At home, the economy has already begun the process of adjusting the imbalances it accumulated in 2021. Throughout this phase of the cycle, the gap will narrow and will gradually move towards negative levels. In addition, spending and economic activity will decline, while inflation will fall from its current highs to values compatible with the 3% target. Monetary policy has adopted a contractionary stance in line with this scenario. All in all, the current account deficit remains high, with a shallower capital market, which lessens the economy's ability to accommodate financial pressures from abroad. This is reflected in the high volatility of the exchange rate and long-term interest rates. The cost of foreign currency financing has increased in the most recent period.

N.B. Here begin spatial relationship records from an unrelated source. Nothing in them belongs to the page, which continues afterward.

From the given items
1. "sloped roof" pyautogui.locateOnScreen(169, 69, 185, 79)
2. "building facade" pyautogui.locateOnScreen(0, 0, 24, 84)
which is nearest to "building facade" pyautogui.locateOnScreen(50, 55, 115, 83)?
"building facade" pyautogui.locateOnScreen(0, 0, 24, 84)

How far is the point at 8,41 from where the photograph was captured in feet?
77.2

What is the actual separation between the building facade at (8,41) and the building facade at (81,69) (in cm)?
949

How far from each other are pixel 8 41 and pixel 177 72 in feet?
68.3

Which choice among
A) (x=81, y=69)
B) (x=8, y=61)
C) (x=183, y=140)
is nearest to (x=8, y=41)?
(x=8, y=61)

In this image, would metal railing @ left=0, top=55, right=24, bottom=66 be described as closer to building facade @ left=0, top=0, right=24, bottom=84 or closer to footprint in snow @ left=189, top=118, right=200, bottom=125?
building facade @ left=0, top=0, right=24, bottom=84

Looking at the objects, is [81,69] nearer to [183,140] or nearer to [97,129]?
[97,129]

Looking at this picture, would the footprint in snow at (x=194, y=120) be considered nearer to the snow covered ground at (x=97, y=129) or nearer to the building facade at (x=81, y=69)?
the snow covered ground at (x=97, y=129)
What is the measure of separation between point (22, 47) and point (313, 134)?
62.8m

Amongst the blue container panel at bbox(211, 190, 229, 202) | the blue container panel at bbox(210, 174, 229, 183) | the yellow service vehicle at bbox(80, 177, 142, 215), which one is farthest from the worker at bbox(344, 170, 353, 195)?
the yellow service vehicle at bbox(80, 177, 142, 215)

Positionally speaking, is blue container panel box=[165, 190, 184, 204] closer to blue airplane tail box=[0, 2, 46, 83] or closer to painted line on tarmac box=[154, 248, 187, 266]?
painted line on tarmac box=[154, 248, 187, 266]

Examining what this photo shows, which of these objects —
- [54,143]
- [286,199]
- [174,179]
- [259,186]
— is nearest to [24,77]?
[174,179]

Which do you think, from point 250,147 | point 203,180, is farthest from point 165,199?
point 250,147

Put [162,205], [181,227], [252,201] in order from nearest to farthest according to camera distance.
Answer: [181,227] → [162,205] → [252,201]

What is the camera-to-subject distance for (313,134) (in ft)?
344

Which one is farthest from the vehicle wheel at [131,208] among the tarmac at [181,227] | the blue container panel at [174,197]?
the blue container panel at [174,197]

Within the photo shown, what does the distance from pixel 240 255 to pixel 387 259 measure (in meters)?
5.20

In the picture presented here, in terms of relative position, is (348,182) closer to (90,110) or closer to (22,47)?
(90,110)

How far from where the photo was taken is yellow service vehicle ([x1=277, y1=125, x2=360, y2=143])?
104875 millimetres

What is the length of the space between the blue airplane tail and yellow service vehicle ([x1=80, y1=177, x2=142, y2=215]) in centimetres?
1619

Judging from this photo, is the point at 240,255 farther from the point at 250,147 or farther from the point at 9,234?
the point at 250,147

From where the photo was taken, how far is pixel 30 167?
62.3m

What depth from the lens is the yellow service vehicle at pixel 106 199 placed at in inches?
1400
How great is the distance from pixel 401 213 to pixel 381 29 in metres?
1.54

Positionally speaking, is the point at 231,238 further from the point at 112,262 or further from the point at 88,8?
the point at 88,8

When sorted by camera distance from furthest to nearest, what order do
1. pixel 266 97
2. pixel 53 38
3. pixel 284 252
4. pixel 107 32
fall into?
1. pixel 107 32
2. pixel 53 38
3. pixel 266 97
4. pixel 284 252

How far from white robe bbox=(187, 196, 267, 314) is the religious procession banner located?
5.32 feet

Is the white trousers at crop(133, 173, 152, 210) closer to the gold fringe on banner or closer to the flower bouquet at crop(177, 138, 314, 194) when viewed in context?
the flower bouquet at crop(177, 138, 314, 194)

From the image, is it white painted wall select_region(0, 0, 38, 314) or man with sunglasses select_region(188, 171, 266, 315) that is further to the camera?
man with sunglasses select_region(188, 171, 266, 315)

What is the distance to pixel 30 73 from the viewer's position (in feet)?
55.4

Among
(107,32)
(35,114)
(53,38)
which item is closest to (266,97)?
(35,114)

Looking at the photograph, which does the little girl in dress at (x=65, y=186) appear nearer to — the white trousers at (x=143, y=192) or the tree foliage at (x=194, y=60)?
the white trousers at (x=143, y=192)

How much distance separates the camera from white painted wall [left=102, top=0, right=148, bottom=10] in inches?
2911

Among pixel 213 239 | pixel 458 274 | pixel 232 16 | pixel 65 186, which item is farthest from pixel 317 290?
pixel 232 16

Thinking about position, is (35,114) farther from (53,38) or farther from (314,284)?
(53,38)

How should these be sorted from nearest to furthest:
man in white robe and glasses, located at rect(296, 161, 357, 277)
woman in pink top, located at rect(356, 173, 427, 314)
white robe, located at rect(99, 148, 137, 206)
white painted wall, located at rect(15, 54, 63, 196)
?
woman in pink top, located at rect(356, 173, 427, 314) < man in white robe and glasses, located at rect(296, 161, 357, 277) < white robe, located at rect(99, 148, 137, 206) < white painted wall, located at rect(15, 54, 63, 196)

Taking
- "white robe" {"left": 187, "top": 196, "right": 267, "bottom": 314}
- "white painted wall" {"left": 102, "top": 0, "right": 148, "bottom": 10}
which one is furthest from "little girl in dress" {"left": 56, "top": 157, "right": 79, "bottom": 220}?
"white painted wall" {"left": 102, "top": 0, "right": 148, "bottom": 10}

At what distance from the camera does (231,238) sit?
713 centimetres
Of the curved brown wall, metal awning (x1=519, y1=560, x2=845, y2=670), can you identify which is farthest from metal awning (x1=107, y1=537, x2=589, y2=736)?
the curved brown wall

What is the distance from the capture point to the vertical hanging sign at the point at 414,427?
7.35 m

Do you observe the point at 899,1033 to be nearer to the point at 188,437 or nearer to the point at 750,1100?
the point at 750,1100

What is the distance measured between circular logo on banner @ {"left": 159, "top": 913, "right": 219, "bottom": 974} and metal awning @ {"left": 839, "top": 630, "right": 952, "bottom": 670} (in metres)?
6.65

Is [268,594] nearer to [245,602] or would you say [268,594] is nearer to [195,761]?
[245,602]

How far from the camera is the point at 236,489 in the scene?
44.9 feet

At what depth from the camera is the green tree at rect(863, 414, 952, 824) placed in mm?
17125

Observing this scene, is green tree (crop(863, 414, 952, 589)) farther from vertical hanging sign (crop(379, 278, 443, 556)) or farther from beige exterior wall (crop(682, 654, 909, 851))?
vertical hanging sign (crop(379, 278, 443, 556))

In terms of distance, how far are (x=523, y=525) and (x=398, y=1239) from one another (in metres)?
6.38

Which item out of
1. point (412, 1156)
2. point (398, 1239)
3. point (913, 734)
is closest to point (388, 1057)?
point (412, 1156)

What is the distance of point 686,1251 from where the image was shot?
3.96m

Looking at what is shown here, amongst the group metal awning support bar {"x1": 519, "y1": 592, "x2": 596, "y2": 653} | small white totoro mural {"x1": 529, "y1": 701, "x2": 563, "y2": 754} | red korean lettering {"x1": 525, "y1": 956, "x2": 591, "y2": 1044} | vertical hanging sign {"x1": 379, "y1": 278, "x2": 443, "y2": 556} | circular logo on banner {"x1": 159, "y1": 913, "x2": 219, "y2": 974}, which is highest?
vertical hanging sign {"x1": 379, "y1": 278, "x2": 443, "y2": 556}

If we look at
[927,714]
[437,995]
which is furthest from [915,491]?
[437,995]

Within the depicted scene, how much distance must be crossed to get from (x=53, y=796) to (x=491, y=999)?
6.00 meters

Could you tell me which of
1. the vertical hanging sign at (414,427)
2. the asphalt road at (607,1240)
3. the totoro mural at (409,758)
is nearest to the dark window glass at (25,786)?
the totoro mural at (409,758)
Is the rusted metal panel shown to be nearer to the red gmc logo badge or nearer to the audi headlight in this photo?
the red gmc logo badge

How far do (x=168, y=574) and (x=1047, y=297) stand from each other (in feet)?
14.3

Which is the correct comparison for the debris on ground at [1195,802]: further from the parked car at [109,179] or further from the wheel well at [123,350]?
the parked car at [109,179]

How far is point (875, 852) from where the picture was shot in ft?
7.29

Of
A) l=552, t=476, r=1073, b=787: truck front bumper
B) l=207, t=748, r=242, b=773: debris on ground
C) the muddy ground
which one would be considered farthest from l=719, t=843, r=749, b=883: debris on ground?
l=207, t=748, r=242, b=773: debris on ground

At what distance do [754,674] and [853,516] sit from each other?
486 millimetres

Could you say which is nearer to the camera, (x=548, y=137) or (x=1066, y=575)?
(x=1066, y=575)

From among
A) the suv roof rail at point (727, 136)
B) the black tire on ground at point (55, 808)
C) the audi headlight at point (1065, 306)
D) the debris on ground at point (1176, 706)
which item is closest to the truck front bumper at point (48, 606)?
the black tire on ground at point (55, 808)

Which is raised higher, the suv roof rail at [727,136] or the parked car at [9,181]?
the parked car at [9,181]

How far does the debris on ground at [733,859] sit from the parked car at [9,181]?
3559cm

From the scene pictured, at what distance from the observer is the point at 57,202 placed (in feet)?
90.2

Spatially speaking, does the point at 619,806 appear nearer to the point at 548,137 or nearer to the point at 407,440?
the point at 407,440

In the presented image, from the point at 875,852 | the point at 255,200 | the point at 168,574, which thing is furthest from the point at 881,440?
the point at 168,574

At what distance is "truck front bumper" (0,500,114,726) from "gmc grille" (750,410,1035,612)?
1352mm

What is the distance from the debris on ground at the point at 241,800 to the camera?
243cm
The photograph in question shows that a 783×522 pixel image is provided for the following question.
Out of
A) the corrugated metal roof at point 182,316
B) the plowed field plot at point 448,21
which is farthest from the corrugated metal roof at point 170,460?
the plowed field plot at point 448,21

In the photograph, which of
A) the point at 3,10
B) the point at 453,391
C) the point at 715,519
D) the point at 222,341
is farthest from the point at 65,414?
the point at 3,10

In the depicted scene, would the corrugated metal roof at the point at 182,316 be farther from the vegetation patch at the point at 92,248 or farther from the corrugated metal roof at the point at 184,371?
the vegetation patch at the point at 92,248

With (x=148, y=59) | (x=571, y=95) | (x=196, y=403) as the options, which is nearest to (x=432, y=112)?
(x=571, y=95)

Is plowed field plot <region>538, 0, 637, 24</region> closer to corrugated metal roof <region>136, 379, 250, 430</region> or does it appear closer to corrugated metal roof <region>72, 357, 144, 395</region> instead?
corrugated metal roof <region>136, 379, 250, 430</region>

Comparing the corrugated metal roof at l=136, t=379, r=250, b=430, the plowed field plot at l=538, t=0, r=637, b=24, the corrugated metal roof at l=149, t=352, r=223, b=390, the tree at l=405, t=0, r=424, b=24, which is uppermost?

The real-estate market has undergone a significant adjustment in the past few months, with significant cost increases, weak demand and greater financing restrictions. All this has been reflected in the financial difficulties of some construction and real-estate companies. The prudent management of this exposure by the banks has prevented this from representing systemic vulnerability at this point in time.

Regarding bank credit, third quarter data posted negative growth. The ratio of credit to GDP remains below its historical trend and no significant rebound is foreseen in the short term. The Bank Lending Survey shows that supply remains constrained and demand is perceived to have weakened.

The stress tests of the banking system presented in the Financial Stability Report conclude that the banking system has sufficient provisions and capital to confront a severe stress scenario. Nonetheless, it is necessary for banks to continue adapting their solvency levels in order to converge to Basel III standards.
In conclusion, the analysis performed indicates that it is not necessary to activate the Countercyclical Capital Buffer.

The minutes of this Financial Policy Meeting will be published at 8:30 hours of Wednesday, 23 November. The next Financial Policy Meeting will be held on 22-23 May 2023 and the statement thereof will be released at 18:00 hours of the second day.